§ Fragmento de página
----
Con la evolución de la física cuántica, la barrera que se levanta entre el hombre, que divisa a través de las nubladas ventanas de sus sentidos, y cualquier realidad objetiva que pueda existir, se ha vuelto insalvable. Ya que cuando intenta penetrar y espiar en el mundo objetivo real, lo cambia y distorsiona por el mero hecho de observarlo, y cuando trata de divorciar este mundo real de sus percepciones sensoriales, no le queda más que un esquema matemático.







El físico del siglo XIX representaba la electricidad como un fluido, y con esta metáfora en mente, desarrolló las leyes que generaron nuestra presente era eléctrica, el físico del siglo XX ahora trata de evitar metáforas. Sabe que la electricidad no es un fluido, y que conceptos plásticos tales como onda y partícula, si bien sirven de guías para nuevos descubrimientos, no deben ser aceptados como representaciones exactas de la realidad. En el lenguaje abstracto de las matemáticas, describe el comportamiento de las cosas, no obstante no sabe lo que son.







Adicionalmente, Einstein expresó más de una vez su esperanza de que el método estadístico de la física cuántica no sea más que un expediente transitorio. “No puedo creer –dijo– que Dios juegue a los dados con el mundo”. Repudia la doctrina positivista de que la ciencia sólo puede reportar y poner en relación recíproca los resultados de la observación; cree en un universo de orden y armonía, y cree que buscando, el hombre puede alcanzar aún el conocimiento de la realidad física.







Einstein aseguró que las leyes de la naturaleza son iguales para todos los sistemas que se mueven uniformemente. Esta declaración, es la esencia de la teoría especial de la relatividad. Incorpora el principio de relatividad de Galileo, que declara que las leyes mecánicas son las mismas para todos los sistemas que se mueven uniformemente, postulando finalmente que todos los fenómenos de la naturaleza, todas las leyes son los mismo para todos los sistemas que se mueven uniformemente unos respecto de otros.
----
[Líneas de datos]
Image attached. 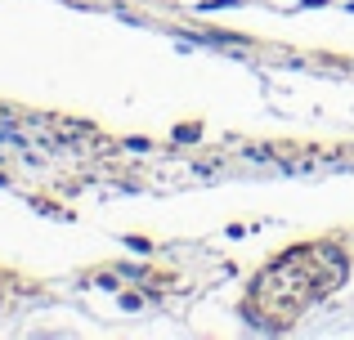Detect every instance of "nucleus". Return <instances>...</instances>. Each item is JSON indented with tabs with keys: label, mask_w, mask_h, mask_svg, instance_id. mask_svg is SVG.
<instances>
[]
</instances>
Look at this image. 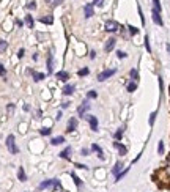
----
§ Instrucción escrita 1
Reproduce al pie de la letra el fragmento de página, empezando por las palabras que contienen "Adicionalmente, Einstein expresó" y terminando después de "la realidad física.".
§ Instrucción escrita 2
Según el fragmento de página, ¿con qué metáfora representaba la electricidad el físico del siglo XIX?
§ Instrucción escrita 3
Explica, según el fragmento de página, por qué la barrera entre el hombre y cualquier realidad objetiva se ha vuelto insalvable con la física cuántica.
Las líneas de datos no cumplen ninguna función aquí.

§ Respuesta completa 1
Adicionalmente, Einstein expresó más de una vez su esperanza de que el método estadístico de la física cuántica no sea más que un expediente transitorio. “No puedo creer –dijo– que Dios juegue a los dados con el mundo”. Repudia la doctrina positivista de que la ciencia sólo puede reportar y poner en relación recíproca los resultados de la observación; cree en un universo de orden y armonía, y cree que buscando, el hombre puede alcanzar aún el conocimiento de la realidad física.

§ Respuesta completa 2
La representaba como un fluido.

§ Respuesta completa 3
Cuando el hombre intenta penetrar en el mundo objetivo real, lo cambia y distorsiona por el mero hecho de observarlo. Y cuando trata de separar ese mundo de sus percepciones sensoriales, solo le queda un esquema matemático.